For every line in the entries that contains "audioPlay", show the whole line.

Record excerpts:
----------

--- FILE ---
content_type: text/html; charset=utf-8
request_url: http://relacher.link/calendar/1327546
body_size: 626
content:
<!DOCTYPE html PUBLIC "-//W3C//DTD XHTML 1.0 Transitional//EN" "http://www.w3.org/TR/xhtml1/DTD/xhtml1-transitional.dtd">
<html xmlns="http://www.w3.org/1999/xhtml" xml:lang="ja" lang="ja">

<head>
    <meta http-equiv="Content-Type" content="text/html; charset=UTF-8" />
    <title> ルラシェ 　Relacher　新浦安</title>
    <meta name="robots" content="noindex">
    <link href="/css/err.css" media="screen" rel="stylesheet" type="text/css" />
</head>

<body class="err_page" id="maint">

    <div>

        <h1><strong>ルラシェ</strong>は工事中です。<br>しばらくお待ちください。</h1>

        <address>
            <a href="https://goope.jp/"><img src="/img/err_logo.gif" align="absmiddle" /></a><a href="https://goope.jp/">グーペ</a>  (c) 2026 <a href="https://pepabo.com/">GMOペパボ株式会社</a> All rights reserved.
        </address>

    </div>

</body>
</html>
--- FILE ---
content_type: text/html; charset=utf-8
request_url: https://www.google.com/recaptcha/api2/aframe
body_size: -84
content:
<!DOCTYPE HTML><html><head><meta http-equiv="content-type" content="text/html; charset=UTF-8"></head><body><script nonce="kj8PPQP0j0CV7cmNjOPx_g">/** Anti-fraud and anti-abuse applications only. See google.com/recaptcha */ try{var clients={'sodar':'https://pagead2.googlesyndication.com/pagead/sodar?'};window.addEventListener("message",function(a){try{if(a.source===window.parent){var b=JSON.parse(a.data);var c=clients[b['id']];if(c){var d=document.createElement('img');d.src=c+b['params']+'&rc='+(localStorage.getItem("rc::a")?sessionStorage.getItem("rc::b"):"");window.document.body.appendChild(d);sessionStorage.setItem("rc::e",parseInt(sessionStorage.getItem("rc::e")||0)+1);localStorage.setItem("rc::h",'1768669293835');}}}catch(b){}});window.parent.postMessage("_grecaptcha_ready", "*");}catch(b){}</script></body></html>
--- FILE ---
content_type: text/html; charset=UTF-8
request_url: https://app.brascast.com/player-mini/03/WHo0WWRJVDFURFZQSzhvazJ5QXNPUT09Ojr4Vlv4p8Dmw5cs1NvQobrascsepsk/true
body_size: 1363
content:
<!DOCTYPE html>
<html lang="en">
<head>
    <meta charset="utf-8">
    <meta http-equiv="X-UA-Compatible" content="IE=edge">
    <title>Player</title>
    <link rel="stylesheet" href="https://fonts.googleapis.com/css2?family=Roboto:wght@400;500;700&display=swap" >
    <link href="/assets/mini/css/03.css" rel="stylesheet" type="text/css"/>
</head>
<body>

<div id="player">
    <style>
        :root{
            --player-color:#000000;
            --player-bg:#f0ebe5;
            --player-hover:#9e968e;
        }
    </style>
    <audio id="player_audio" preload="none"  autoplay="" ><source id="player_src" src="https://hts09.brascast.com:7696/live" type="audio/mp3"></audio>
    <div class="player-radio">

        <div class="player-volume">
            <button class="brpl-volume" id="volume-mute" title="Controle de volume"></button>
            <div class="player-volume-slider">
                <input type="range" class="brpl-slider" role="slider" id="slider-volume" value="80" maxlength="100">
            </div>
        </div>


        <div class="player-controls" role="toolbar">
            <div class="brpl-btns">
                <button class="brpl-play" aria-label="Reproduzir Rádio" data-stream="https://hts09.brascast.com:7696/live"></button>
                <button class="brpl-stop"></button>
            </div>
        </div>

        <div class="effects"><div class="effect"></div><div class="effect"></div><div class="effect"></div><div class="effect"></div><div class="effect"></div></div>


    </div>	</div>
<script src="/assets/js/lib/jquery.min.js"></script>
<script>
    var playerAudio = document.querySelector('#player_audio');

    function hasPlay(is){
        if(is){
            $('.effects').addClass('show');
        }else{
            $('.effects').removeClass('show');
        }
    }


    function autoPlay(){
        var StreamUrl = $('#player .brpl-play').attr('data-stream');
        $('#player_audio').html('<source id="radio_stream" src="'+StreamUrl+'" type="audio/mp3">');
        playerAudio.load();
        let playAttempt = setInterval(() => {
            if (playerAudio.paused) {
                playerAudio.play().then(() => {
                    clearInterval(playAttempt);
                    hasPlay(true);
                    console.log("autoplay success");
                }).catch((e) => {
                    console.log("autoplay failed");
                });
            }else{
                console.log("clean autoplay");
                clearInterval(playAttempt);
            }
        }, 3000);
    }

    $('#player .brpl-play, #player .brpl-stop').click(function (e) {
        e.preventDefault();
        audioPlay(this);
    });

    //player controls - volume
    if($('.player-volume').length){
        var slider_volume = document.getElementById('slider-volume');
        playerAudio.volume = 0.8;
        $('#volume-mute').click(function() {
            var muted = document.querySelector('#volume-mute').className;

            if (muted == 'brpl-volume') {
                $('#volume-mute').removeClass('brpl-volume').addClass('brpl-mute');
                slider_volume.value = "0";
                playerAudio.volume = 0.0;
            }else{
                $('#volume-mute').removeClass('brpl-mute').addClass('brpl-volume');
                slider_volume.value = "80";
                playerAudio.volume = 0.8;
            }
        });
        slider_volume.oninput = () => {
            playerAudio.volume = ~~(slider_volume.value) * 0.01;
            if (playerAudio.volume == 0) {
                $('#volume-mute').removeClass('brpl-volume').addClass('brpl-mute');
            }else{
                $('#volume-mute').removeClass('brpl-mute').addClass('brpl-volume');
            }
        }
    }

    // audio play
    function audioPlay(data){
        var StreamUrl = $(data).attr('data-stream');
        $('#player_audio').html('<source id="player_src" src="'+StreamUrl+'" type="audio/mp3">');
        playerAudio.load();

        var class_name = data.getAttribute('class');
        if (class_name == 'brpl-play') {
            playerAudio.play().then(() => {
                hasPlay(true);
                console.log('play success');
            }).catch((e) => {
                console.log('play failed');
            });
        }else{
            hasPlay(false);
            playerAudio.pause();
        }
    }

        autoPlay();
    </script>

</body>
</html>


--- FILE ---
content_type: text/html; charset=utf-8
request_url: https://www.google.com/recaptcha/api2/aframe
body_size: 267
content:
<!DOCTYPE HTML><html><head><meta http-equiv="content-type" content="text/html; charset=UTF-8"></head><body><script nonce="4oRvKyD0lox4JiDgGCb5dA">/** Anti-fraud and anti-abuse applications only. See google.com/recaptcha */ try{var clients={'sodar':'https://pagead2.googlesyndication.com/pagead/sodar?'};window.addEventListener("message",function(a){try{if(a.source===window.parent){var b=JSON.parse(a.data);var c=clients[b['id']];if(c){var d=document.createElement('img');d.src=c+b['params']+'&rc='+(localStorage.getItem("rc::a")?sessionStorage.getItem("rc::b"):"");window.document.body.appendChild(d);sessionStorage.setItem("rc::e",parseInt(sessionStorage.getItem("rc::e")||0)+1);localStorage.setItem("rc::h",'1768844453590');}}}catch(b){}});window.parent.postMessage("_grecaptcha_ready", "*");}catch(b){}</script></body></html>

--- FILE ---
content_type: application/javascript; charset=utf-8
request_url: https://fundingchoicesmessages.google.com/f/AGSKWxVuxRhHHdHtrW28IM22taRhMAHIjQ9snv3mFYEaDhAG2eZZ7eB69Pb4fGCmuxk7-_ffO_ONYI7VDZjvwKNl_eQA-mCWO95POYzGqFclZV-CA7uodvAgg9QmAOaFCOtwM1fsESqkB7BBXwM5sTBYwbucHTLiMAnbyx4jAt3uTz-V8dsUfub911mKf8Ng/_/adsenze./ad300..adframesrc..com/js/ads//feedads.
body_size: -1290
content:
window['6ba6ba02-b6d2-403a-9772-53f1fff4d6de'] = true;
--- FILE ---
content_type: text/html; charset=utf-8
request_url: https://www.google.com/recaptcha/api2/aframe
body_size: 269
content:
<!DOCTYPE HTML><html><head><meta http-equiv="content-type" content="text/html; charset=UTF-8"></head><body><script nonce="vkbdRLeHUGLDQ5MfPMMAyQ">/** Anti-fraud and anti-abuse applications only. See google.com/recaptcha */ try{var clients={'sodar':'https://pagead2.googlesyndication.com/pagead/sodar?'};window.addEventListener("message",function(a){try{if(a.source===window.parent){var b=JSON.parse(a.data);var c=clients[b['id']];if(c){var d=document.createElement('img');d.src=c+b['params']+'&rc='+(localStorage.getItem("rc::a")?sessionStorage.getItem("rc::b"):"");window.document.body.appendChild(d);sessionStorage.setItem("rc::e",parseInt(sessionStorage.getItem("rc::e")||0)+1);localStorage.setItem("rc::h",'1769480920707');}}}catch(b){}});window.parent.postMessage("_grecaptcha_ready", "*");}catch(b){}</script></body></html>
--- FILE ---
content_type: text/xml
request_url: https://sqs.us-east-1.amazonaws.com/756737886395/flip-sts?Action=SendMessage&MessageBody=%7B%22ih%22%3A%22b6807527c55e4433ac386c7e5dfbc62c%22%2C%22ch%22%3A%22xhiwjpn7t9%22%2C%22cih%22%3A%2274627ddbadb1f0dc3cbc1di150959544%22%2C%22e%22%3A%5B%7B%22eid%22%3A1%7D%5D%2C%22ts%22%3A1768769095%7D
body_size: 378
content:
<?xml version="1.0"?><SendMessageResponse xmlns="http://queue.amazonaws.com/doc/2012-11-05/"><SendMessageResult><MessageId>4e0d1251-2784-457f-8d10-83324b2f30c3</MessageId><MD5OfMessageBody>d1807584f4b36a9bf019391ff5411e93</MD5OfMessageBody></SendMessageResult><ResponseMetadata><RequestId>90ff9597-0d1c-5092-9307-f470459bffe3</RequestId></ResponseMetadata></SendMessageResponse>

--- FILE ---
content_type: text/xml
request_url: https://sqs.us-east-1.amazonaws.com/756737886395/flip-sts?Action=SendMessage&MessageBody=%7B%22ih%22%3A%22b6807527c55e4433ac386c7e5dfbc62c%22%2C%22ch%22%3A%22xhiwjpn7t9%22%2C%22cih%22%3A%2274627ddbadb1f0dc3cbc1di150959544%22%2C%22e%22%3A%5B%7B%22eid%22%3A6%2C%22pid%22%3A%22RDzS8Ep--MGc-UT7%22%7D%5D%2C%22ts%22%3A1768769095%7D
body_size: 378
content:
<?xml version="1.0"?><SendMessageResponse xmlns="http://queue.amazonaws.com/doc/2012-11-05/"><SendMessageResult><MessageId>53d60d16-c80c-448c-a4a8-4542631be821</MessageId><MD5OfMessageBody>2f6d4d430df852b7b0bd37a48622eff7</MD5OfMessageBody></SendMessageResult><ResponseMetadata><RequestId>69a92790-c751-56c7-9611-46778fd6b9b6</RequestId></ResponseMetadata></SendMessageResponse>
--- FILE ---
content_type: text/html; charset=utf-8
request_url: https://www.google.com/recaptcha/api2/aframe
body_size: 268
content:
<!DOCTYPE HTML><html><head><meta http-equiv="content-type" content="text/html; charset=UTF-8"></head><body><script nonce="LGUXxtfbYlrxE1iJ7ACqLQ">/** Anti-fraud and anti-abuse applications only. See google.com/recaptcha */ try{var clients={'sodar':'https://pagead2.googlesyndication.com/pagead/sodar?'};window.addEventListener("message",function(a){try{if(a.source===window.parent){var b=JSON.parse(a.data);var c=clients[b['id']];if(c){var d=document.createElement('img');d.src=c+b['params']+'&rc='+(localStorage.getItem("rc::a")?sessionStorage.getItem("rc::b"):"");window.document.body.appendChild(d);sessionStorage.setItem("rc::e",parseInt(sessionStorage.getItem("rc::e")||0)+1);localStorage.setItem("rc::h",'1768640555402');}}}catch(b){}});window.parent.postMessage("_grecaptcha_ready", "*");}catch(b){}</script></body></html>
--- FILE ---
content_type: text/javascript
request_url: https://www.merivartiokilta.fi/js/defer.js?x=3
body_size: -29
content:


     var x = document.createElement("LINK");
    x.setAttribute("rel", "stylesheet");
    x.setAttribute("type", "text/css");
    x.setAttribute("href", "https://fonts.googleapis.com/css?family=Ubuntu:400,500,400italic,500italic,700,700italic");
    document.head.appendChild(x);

----------

Your solution:
        audioPlay(this);
    function audioPlay(data){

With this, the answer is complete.